You have worked for your company for 5 years. Economic times have gotten tough. You keep hearing rumors of trouble, difficulty making payroll. You watch stock plummet. And one day you come into work knowing in your heart that today is the day. Before lunch, you and 699 others are let go. These are people looking for hope.
You have known this day was coming. For months you have watched your beloved family member, knowing they are slipping but not quite being able to put your finger on it. You’ve watched the behavior change, the symptoms increase. But today is the day where you know, beyond a doubt, that you must get them to the doctor. This is a family looking for hope.
This is a world looking for hope. Each of these situations is real, each has happened in the last month in our world—and most have happened more than once. And everywhere I turn I hear hopeless words. People shake their heads at the economy. People shrug their shoulder at governmental unresponsiveness. People stop responding to stories of poverty and violence because they are too difficult to hear and truly absorb. It is almost too much to bear. We find ourselves walking around with this sort of uneasy feeling in the pit of our stomachs waiting for what is next. That’s hopelessness, friends. It is a feeling, a reality, a way of life.
It’s a feeling that’s a lot like the Jewish people in the time of Christ. They were worn out, burned out, shut out and out of luck. And into that hopeless existence came Jesus, saying to them that after days of darkness and angst there will be a coming, a coming of the Son of Man. After those days a new day will dawn. We don’t know when that new day will come. We have no way of predicting it. Jesus simply tells us to be watchful for it.
But in order to be watchful, we have to believe it will actually happen. We have to have hope. We have to believe that this time of darkness and loss is not the end. Brothers and sisters, we have a choice. We can choose to live another way, to live as people of faith. Now, making that choice is not logical—but hope is not logical. We don’t think our way into hope. We don’t plan our way into hope. We live into hope.
If, this Advent season, you really believe that God’s salvation is coming into the world, then live like you do. Refuse to surrender to the discouragement and hopelessness of the world around you and chose hope. Chose to live into the new reality that God has promised. Choose to look for that reality every moment of every day. Be a person who looks for hope.
How can you look for hope this Advent season? Change your mindset. Refrain from telling people how terrible the economy is, and tell people how you believe that there will be an end to this downturn. Refrain from watching or reading the news obsessively to hear of the stories of loss and angst. You know, I find that the more I read about the terrible things that are happening, the more convinced I become that they are terrible. When I am able to step back—and by that I do not mean to ignore what is happening in the world but to put it in proper perspective—well, they are not nearly as terrible any more.
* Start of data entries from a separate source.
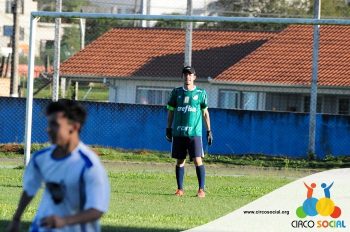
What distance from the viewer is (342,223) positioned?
478 inches

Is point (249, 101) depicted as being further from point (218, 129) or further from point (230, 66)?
point (218, 129)

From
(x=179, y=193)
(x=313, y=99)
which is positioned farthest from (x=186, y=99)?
(x=313, y=99)

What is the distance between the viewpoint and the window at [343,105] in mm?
31000

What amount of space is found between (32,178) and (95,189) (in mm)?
583

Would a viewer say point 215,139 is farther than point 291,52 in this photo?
No

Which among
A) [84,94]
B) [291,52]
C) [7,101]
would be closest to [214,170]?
[7,101]

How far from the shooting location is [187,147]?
16125 mm

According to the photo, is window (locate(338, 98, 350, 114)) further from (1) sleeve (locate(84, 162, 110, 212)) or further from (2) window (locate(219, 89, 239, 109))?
(1) sleeve (locate(84, 162, 110, 212))

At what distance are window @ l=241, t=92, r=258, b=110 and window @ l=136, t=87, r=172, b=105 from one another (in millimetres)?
2527

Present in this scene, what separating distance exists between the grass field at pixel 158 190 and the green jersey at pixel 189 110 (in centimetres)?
92

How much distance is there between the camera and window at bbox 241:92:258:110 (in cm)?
3031

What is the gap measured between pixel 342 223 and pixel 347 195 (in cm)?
30

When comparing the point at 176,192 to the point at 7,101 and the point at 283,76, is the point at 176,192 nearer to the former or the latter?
the point at 7,101

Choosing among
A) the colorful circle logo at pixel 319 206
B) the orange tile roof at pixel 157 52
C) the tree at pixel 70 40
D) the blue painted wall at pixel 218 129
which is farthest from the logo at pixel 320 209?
the tree at pixel 70 40
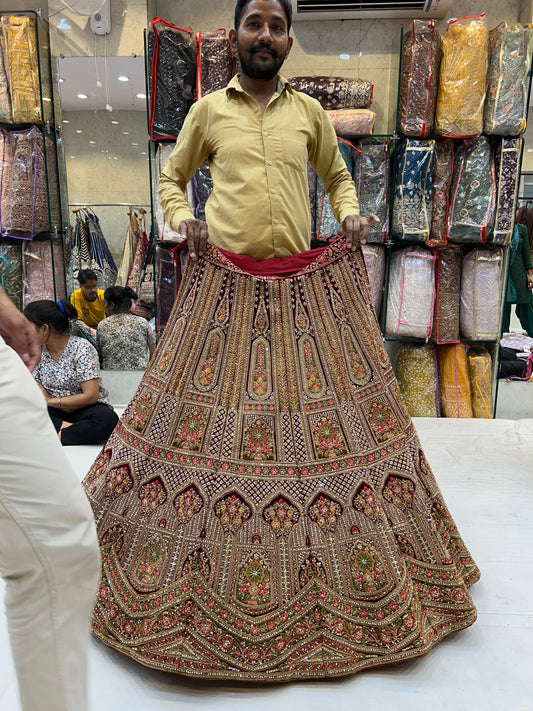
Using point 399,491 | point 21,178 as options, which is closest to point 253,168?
point 399,491

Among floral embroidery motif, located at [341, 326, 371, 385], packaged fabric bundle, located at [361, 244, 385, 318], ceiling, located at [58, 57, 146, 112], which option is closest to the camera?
floral embroidery motif, located at [341, 326, 371, 385]

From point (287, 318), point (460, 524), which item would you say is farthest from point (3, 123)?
point (460, 524)

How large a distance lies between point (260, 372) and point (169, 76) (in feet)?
7.19

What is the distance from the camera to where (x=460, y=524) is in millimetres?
2039

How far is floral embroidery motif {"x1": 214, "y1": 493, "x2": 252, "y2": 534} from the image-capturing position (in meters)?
1.35

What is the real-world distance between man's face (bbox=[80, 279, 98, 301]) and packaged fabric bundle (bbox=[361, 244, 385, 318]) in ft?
5.55

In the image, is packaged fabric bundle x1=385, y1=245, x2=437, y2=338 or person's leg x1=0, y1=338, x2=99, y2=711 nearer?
person's leg x1=0, y1=338, x2=99, y2=711

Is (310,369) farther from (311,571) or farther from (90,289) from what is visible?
(90,289)

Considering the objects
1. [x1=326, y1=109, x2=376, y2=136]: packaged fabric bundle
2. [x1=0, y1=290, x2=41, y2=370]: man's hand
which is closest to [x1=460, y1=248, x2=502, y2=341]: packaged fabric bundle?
[x1=326, y1=109, x2=376, y2=136]: packaged fabric bundle

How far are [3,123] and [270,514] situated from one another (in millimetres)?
2991

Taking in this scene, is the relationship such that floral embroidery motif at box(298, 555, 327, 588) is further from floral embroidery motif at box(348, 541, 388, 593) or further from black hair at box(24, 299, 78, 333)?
black hair at box(24, 299, 78, 333)

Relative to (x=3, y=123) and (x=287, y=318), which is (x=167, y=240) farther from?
(x=287, y=318)

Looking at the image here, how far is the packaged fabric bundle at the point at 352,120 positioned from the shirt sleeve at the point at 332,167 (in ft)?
4.59

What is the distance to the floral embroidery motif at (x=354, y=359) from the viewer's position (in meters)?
1.52
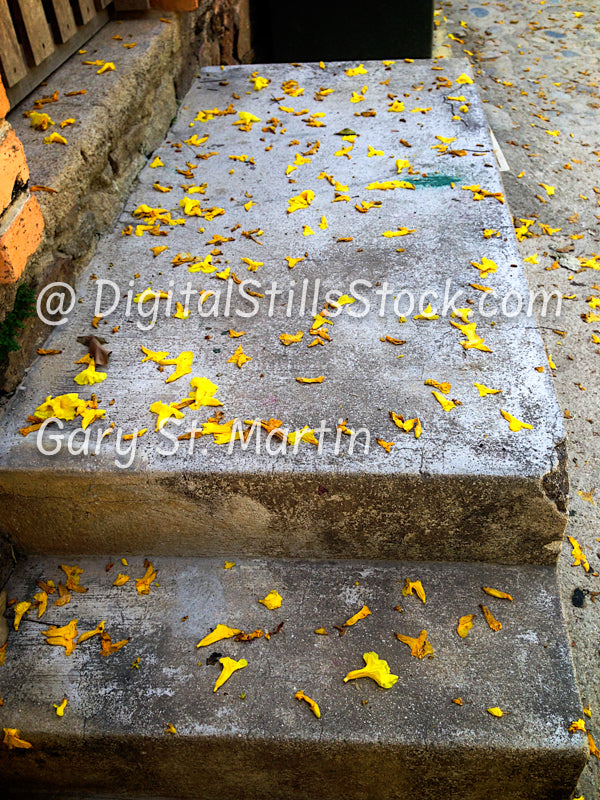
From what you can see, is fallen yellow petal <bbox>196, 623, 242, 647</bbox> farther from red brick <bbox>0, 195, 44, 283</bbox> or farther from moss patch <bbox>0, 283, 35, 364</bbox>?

Take time to share hope with friends and family. Take time to tell them you believe God will bring better days ahead. Take time to share hope by investing in hope if you are able—giving financially to those in need, spending time with the poor or the sick, adopting a Fox Holiday Sock or a Salvation Army Angel.
This season, look for hope. But do one thing more—become the hope you are looking for. Become a part of God’s plan of hope and salvation for the world. Expect that it is happening, and live into that expectation. Love, the Lord, is on the way.